The combination of the recent 20 year high in average salary growth with the record low in unemployment is a double burden for businesses, however our recent Business Insights Survey showed that hiring intentions remain strong. Almost 70% of businesses identified recruitment challenges in their business over the last 6 months. These included supply shortage, increasing wage expectations, and a lack of skilled staff. Results from the survey also noted that businesses were offering more incentives, and making changes in their workplace in order to retain staff.
- Jobseeker Support recipients down 3.6% vs up 1.9% NZ however this is still 31% higher than pre-COVID-19. It should be noted that about one fifth of the reduction in numbers is estimated to be due to policy changes reclassifying some benefit recipients.
- Unemployment rate is 3.5% vs 3.8% NZ which offers little comfort for employers struggling to find staff. However the underutilisation rate nationally remains high at 9.2%. An MBIE presentation in 2021 estimated that the additional working hours untapped was the equivalent of 65,000 extra workers nationally (statement made by Ruth Isaac of MBIE in the EDNZ Congress Day 2 Immigration and Skills Shortage presentation on 23 November 2021).
- Average quarterly residential building consents were down 4.4% in the year, sitting at 168 per quarter in the December 2021 year, a little lower than the 188 in the previous year but still above the 10-year average of 156. The downturn may have been partly due to a shortage of planners in both regional councils.
- House values increased by 23% in year, compared to 27% NZ and the average house price in Nelson Tasman at December 2021 was $860k, (versus $1,028k for NZ. The most recent months show that the market has begun to turn a corner away from the huge growth of the past year or so now that interest rates have increased from the ultra-low COVID-19 intervention basis.

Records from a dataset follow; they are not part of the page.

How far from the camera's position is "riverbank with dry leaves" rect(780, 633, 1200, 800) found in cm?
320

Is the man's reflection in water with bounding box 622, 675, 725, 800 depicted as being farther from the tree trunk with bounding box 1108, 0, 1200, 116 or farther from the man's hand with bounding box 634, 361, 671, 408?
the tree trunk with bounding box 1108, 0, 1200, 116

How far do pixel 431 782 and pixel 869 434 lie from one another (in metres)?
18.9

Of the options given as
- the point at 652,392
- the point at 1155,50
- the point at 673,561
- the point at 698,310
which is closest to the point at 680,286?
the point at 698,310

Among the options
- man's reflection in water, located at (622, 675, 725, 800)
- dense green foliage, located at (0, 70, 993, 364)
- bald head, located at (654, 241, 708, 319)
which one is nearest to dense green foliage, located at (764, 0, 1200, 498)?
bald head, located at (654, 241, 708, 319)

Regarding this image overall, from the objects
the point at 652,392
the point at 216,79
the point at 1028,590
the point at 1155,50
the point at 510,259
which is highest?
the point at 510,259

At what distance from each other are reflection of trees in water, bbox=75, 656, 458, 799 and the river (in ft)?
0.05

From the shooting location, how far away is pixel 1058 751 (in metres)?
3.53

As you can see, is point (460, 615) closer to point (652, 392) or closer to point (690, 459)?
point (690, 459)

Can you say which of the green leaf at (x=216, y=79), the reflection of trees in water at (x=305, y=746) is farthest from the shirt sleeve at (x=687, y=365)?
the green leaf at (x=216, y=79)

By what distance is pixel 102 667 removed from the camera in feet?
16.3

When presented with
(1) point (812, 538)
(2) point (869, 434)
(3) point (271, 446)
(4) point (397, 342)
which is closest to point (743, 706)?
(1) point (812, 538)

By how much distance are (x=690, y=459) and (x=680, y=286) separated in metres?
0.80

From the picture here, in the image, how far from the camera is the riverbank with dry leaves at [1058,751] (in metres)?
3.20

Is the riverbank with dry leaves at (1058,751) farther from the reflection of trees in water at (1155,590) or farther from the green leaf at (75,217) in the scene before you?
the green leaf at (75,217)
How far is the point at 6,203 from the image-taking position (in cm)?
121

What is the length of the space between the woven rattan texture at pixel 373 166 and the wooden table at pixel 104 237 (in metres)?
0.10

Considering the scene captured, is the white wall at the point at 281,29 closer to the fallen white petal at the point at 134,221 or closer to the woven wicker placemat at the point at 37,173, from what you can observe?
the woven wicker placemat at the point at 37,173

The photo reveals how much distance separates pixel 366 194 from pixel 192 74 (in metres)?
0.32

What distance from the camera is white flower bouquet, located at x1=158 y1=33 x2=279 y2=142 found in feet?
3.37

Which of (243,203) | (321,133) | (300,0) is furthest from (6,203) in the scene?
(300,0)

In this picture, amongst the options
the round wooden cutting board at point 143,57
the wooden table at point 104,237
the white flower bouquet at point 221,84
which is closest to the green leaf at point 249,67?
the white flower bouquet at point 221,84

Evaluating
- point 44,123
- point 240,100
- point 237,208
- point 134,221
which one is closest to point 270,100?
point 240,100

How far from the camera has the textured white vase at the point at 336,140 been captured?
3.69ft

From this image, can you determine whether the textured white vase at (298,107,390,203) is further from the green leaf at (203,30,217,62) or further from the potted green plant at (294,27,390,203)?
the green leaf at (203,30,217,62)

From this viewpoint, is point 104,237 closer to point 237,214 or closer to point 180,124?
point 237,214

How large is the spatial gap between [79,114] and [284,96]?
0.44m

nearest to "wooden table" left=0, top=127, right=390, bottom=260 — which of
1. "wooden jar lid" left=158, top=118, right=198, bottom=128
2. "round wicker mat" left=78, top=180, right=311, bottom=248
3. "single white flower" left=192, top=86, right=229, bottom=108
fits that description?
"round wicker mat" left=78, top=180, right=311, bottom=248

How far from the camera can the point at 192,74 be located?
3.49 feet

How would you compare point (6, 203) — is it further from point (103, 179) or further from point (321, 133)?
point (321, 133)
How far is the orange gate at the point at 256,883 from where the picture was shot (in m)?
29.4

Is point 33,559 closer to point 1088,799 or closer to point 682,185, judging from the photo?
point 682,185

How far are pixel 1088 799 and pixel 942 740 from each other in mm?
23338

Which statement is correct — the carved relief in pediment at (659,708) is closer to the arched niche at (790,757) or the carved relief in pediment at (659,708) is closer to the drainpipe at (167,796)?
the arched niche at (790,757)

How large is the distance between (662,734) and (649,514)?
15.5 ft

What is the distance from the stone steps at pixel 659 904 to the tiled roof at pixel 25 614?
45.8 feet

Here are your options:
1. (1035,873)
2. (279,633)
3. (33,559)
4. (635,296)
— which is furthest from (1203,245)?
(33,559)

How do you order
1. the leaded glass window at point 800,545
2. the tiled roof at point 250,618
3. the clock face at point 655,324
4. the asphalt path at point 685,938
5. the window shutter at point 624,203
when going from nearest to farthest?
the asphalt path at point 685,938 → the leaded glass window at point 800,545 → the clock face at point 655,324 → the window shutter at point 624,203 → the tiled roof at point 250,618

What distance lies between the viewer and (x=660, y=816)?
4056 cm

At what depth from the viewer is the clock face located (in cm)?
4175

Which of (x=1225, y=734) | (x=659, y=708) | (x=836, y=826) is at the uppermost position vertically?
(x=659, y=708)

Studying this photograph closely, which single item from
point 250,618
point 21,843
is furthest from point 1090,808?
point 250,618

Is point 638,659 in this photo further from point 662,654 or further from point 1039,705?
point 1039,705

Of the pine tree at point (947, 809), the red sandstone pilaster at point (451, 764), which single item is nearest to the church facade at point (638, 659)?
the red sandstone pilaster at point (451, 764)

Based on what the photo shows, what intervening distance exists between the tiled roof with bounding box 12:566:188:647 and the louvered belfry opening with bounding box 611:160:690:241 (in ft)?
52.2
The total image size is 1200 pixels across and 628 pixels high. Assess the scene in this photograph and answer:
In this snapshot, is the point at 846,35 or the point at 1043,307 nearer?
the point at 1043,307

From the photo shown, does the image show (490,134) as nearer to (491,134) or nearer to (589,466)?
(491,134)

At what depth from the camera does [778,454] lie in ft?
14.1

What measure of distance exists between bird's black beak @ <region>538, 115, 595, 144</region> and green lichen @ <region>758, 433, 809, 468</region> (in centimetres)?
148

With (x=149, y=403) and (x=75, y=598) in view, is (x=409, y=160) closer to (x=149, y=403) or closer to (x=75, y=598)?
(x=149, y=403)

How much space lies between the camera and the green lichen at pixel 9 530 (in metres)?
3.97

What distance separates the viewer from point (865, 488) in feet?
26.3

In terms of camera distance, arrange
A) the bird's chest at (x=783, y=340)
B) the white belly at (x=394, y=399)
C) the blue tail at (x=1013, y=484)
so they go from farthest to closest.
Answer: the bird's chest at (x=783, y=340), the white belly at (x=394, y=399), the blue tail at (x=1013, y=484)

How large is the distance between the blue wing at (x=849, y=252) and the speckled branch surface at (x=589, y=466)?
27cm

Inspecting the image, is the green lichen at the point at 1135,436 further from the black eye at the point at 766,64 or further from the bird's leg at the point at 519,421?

- House sales were down 13% in the region for the December 2021 year, due to a combination of lack of supply and more recently new lending restrictions. A total of 1638 houses were sold compared with the 10-year average of 1793.
- Car registrations picked up by 13.6% in region compared to the notable lows through 2020, and are back to the level seen immediately pre-COVID-19. Full-battery EV registrations rose 142% nationally in the year accounting for 4% of total registrations – double the share for the previous year.
- A similar picture is seen with commercial vehicle registrations, up 17% and back to pre-COVID-19 levels.